CháEle apagão da internet Isto é para evitar que os protestos se espalhem por todo o Irão e para evitar que os observadores vejam a repressão que lhes é cometida. Mas reflecte também a profunda incerteza que rodeia a agitação e a resposta de um regime sob pressão crescente.
O aumento da inflação e a queda da moeda geraram protestos no final de dezembro. Desde então, eles se expandiram e EspalharO vídeo mostrou milhares de pessoas marchando em Teerã na noite de quinta-feira e pessoas ateando fogo a veículos e edifícios estatais,
Os opositores do regime – pelo menos na diáspora – previram frequentemente o seu fim. O movimento verde politicamente centrado de 2009 foi brutalmente reprimido. Dez anos depois, uma repressão drástica pôs fim à agitação por motivos económicos. Os actuais protestos são pequenos em comparação com o movimento Mulheres, Vida, Liberdade no auge de 2022. Mas começaram em sectores da sociedade que têm apoiado mais o regime e cresceram rapidamente, com alguns participantes a apelar explicitamente à sua queda.

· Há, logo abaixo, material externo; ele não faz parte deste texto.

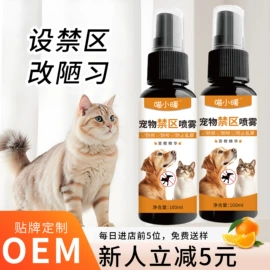 狗狗保健品;其他小宠用品;猫猫保健品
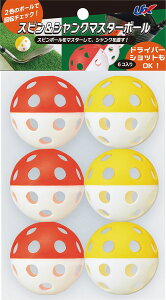 【10/30はポイント10倍】 ユニックス UNIX ゴルフ 2Col.コンビSeemBallスピン&シャンクマスターボール 練習 シャンク 自宅 ボール 穴あき イエロー×ホワイト オレンジ×ホワイト アプローチ練習 GE53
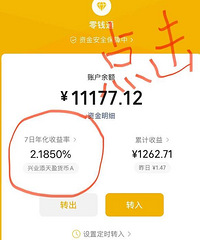 冷知识!微信零钱通收益率居然可以更改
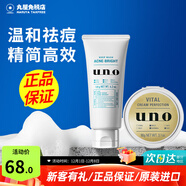 吾諾（UNO）日本男士面霜多效合一潤膚乳控油補水保濕抗皺擦臉原裝進(jìn)口護膚品 秋冬痘肌護膚（洗面奶+保濕霜）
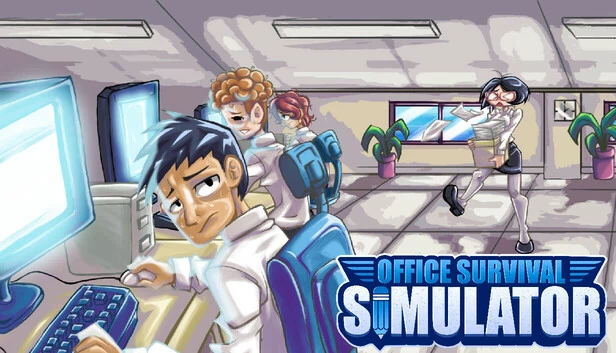 办公室生存模拟器（Office Survival Simulator） 游戏封面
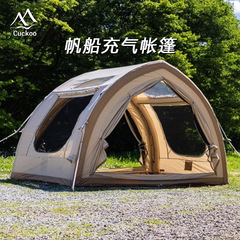 ネットの赤いカップルの空気のテントの屋外の厚い防雨キャンプのテントの大きい空間はヨットの空気のテントを開けます。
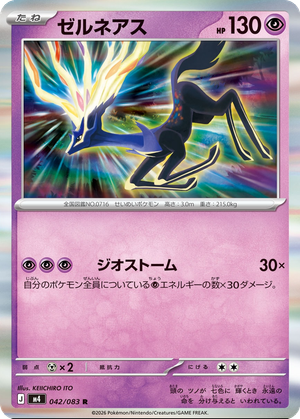 Xerneas card image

As ONG afirmam que dezenas de pessoas – incluindo crianças – já foram mortas. O Líder Supremo, Aiatolá Ali Khamenei, inicialmente aceitou as exigências económicas “legítimas”. agora ele está afiando seu ataque Sobre os “sabotadores” que, segundo ele, tentam apaziguar Donald Trump, o Presidente dos EUA ameaçou intervir e “bater com força” se mais manifestantes morrerem. O chefe do poder judiciário disse que as consequências para os manifestantes seriam “decisivas, máximas e sem qualquer leniência jurídica”.
Embora as autoridades tenham sempre conseguido reprimir os protestos, não conseguiram abordar as causas – e agora enfrentam ameaças internas e externas simultâneas. Eles têm margem de manobra econômica mais limitado Mais do que nunca. O líder supremo tem 86 anos e está com a saúde debilitada. O eixo de resistência do Irão deteriorou-se gravemente e a guerra de 12 dias com Israel em Junho – bem como os ataques dos EUA a instalações nucleares – destruíram qualquer noção de que o regime pode fornecer segurança material ao seu povo, mesmo que falhe economicamente. Já não parece impenetrável.
Após a ocupação imprudente e ilegal da Venezuela Nicolás MaduroAs ameaças de Trump podem dar à liderança alguma pausa para reflexão. Mas também permitiram que deslegitimasse os cidadãos iranianos com queixas genuínas e profundas, como peões de agressores estrangeiros.
Trump, encorajado pela vitória sobre o genocídio da Venezuela, acredita que a vitória pode ser facilmente alcançada através da intervenção estrangeira. Benjamin Netanyahu A possibilidade de que “o povo iraniano esteja a tomar o seu destino nas suas próprias mãos” tem sido discutida dada a sua história de persuadir o Presidente dos EUA a empreender empreendimentos imprudentes e perigosos. O Irão envolvido no caos interno será bom para o primeiro-ministro israelita. Mas os cidadãos iranianos e outros na região terão de pagar um preço.
A instabilidade pode fortalecer, e não enfraquecer, o poder do Corpo da Guarda Revolucionária Islâmica. Conselho de Defesa do Irã esta semanaSinal Pode tomar medidas militares preventivas se vir “sinais objectivos de ameaça” por parte dos EUA e de Israel. Esse esforço para restaurar a dissuasão pode ser tolo – mas mostra que a região está a entrar numa era de risco. Quer o regime permaneça em vigor ou esteja lentamente a aproximar-se do fim do caminho, não poderá haver uma saída fácil. Aqueles que afirmam querer ajudar, procurando explorar as queixas legítimas dos cidadãos iranianos para os seus próprios fins, arriscam-se apenas a mais derramamento de sangue e sofrimento.